Despite these developments on the use of propensity score matching and stratification for more than two treatments, practical guidance on the use of propensity score weighting when examining multiple treatment conditions has received very limited attention. In particular, there is very limited guidance on how to estimate the propensity scores or the subsequent weights. Moreover, the existing applications have generally relied on parametric estimation of the propensity score via the multinomial, nested, or ordinal logistic regression model for multiple treatments [12-16]. Spreeuwenberg *et al.* [15] provided a step-by-step guide to causal modeling with multiple treatments that suggests multinomial logistic or probit models or ordinal logistic models be used to estimate the propensity scores and gives guidance on when one model may be preferable to another. However, the paper offers no guidance on variable selection or propensity score model tuning within this parametric framework. Zanutto and colleagues [14] also suggested using ordinal logistic regression to estimate the propensity scores for multiple doses of treatment. They recommend using the iterative approach of Rosenbaum and Rubin [3] and offer the necessary modifications to apply the approach to multiple treatments.

Recent studies of propensity score estimation in the binary case of two treatments show that, in terms of bias reduction and mean squared error (MSE), machine learning methods outperform simple logistic regression models with iterative variable section [17-19]. By extension, machine learning methods may also be advantageous in the multiple treatments setting. One such machine learning technique that has been frequently utilized in the two-treatment case [5, 18, 20] is the generalized boosted model (GBM).
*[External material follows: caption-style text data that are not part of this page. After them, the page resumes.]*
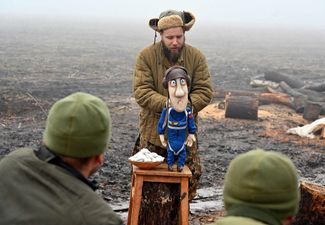 Артист из Харьковского театра кукол проводит рождественское представление для бойцов Национальной гвардии Украины на позициях на севере Харьковской области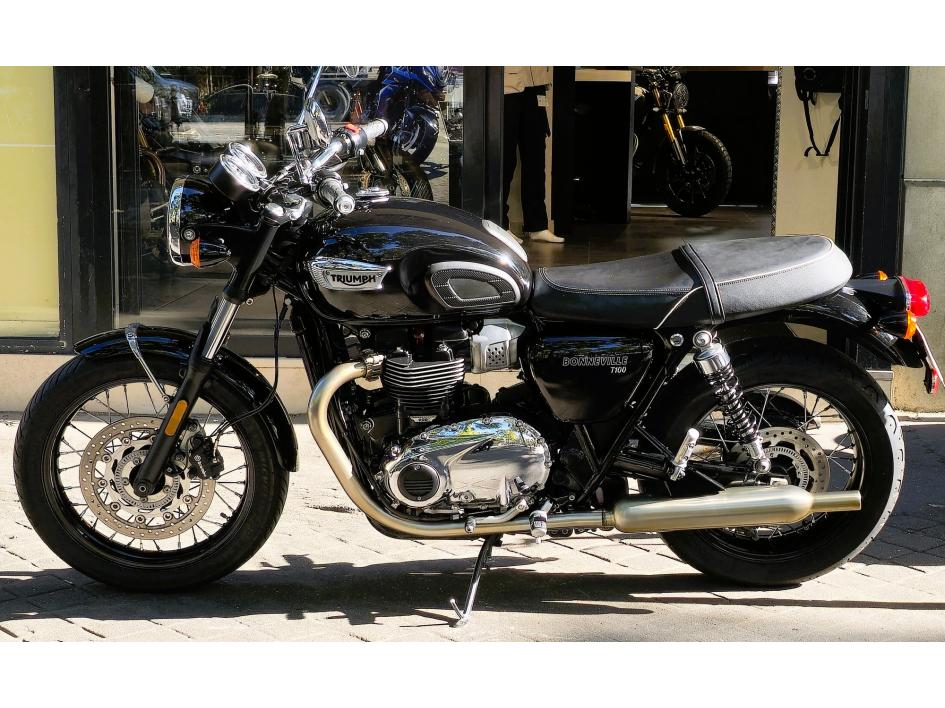 TRIUMPH BONNEVILLE T100 900
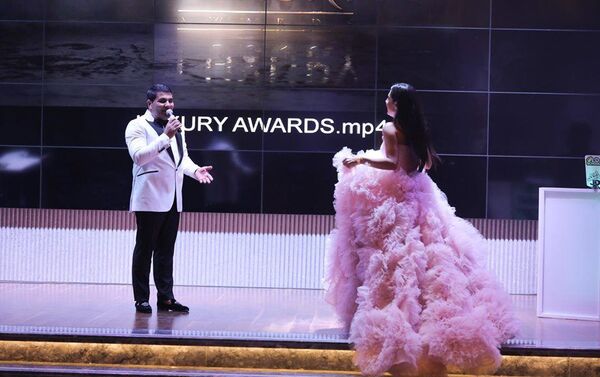 Церемония награждения победителей международного проекта Luxury Awards-2019 - Sputnik Азербайджан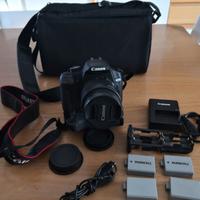 CANON EOS 500D + EF-S 18-55 IS STM + BATTERY GRIP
GBM estimates the propensity score for the binary treatment indicator using a flexible estimation method that can adjust for a large number of pretreatment covariates. GBM estimation involves an iterative process with multiple regression trees to capture complex and nonlinear relationships between treatment assignment and the pretreatment covariates without over-fitting the data [5, 21-24]. It works with continuous and discrete pretreatment variables and is invariant to monotonic transformations of them. Further, one of the most useful features of GBM for estimating the propensity score is that its iterative estimation procedure can be tuned to find the propensity score model leading to the best balance between treated and control groups, where balance refers to the similarity between different groups on their propensity score weighted distributions of pretreatment covariates.

In light of the potential advantages of boosting in the case of three or more treatment conditions, this paper provides researchers with a tutorial on implementing propensity score weighting using GBM when examining multiple treatments. Building on Frölich [11], we begin by describing a variety of causal effect estimands of potential interest when examining more than two treatment conditions (Section 2). Then, in Section 3, we describe how to estimate the multiple treatment propensity scores using GBMs, and we introduce useful diagnostic criteria for assessing balance. In Section 4, we use data from a large, observational study of adolescent substance users to illustrate GBM-based propensity score estimation and evaluation of diagnostic criteria for assessing balance in the context of an outcomes analysis of the relative effectiveness of three different outpatient substance abuse programs for adolescents.